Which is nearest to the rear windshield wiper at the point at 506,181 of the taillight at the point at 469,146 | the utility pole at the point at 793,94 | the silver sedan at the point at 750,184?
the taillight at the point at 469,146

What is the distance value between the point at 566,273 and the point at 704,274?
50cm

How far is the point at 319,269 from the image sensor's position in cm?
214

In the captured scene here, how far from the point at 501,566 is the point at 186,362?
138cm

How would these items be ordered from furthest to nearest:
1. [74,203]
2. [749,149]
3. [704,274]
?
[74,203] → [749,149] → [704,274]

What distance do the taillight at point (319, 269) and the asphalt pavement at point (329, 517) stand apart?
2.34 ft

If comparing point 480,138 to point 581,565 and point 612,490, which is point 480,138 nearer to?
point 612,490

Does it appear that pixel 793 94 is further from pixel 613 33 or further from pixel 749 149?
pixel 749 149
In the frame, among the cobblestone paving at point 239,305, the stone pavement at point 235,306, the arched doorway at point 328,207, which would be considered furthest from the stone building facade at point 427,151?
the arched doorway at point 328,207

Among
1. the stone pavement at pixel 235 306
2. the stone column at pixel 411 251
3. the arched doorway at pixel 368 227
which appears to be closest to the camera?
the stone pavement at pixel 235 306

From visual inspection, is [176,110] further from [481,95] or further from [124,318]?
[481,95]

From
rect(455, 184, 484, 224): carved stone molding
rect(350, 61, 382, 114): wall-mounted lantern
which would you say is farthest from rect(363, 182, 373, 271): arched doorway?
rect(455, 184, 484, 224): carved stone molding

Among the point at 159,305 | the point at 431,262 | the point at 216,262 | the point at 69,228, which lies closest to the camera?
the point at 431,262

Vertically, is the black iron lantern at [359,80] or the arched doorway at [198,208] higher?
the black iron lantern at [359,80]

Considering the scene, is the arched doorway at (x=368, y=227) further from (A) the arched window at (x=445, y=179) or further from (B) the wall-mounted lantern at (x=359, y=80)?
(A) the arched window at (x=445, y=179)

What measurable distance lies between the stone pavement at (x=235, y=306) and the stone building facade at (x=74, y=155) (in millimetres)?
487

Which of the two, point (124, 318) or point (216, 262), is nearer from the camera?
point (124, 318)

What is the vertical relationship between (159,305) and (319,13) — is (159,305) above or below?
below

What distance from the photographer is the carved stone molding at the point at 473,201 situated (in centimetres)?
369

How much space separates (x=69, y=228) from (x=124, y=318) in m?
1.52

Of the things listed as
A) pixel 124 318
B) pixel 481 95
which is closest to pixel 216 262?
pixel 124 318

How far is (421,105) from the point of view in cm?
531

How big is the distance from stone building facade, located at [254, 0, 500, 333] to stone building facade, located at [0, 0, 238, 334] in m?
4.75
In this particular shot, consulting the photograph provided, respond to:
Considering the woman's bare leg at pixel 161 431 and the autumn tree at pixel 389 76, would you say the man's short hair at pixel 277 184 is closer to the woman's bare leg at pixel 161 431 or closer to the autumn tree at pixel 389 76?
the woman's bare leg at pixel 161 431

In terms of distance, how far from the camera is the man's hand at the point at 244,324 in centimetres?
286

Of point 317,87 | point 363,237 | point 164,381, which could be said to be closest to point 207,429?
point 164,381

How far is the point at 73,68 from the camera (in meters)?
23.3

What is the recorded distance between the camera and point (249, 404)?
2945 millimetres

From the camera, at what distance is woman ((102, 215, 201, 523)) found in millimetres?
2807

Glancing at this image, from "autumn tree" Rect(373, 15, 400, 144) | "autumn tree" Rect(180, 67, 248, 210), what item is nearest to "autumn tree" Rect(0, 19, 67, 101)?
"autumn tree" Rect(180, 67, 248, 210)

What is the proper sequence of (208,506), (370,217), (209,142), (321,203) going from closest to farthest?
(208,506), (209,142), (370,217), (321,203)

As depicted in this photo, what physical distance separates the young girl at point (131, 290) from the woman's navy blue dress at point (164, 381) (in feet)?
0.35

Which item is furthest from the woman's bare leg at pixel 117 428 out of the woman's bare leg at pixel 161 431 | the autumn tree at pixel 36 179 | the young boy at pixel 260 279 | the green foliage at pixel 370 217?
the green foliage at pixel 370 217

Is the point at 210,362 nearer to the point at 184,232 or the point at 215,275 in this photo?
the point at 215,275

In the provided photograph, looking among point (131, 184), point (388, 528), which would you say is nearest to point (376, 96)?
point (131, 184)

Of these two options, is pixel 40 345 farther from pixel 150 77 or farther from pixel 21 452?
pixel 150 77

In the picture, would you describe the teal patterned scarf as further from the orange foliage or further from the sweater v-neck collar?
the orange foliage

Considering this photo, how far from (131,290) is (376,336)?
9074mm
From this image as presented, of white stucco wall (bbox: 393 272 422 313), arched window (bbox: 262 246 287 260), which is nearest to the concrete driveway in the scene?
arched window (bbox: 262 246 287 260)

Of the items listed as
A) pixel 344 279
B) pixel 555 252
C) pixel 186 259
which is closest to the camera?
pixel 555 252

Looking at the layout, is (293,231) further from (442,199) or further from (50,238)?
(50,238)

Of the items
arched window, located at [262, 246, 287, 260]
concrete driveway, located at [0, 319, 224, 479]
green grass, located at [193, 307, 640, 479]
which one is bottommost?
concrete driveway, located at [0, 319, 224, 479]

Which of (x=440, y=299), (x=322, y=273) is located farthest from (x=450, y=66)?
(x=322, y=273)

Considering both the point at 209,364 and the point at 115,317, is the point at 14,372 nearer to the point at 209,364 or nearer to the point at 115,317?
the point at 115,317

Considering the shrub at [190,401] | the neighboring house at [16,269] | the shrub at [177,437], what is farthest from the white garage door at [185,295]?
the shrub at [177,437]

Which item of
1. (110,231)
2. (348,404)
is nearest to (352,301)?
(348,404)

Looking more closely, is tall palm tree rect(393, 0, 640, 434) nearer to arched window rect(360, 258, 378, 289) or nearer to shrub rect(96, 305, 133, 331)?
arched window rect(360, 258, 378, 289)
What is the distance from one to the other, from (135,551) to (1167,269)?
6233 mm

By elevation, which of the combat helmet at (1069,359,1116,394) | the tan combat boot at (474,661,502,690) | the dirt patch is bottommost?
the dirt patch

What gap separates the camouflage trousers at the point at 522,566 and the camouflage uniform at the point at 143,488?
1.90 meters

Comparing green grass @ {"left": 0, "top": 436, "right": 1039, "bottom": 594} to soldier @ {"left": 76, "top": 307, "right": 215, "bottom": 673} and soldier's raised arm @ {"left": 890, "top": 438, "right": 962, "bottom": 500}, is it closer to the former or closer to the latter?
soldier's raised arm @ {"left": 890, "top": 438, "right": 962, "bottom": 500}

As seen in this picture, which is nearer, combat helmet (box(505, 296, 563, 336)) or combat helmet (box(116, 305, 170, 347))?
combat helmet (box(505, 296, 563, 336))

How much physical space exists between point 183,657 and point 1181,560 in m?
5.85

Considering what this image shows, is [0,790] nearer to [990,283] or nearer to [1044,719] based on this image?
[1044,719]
---
▸ Short problem: From the line holding "Looking at the" to the last line of the records, quote each line exactly and add nothing.

▸ Solution for this problem:
Looking at the layout, is (293,231) further from (442,199) or further from (50,238)?
(50,238)

Of the items
arched window, located at [262, 246, 287, 260]
concrete driveway, located at [0, 319, 224, 479]
green grass, located at [193, 307, 640, 479]
which one is bottommost?
concrete driveway, located at [0, 319, 224, 479]

Which of (x=440, y=299), (x=322, y=273) is located farthest from (x=450, y=66)?
(x=322, y=273)

Considering both the point at 209,364 and the point at 115,317, is the point at 14,372 nearer to the point at 209,364 or nearer to the point at 115,317?
the point at 115,317

Considering the shrub at [190,401] | the neighboring house at [16,269] | the shrub at [177,437], what is farthest from the white garage door at [185,295]?
the shrub at [177,437]

Which item of
1. (110,231)
2. (348,404)
is nearest to (352,301)?
(348,404)

Looking more closely, is tall palm tree rect(393, 0, 640, 434) nearer to arched window rect(360, 258, 378, 289) or nearer to shrub rect(96, 305, 133, 331)?
arched window rect(360, 258, 378, 289)
What is the distance from one to the other, from (135,551) to (1167,269)?
6233 mm

By elevation, which of the combat helmet at (1069,359,1116,394) | the tan combat boot at (474,661,502,690) | the dirt patch is bottommost?
the dirt patch

What gap separates the camouflage trousers at the point at 522,566 and the camouflage uniform at the point at 143,488?
1.90 meters

Comparing green grass @ {"left": 0, "top": 436, "right": 1039, "bottom": 594} to soldier @ {"left": 76, "top": 307, "right": 215, "bottom": 673} and soldier's raised arm @ {"left": 890, "top": 438, "right": 962, "bottom": 500}, is it closer to the former or closer to the latter?
soldier's raised arm @ {"left": 890, "top": 438, "right": 962, "bottom": 500}

As seen in this picture, which is nearer, combat helmet (box(505, 296, 563, 336)) or combat helmet (box(116, 305, 170, 347))?
combat helmet (box(505, 296, 563, 336))

How much physical space exists between point 183,657 and point 1181,560 in m?
5.85

Considering what this image shows, is [0,790] nearer to [990,283] or nearer to [1044,719] based on this image?
[1044,719]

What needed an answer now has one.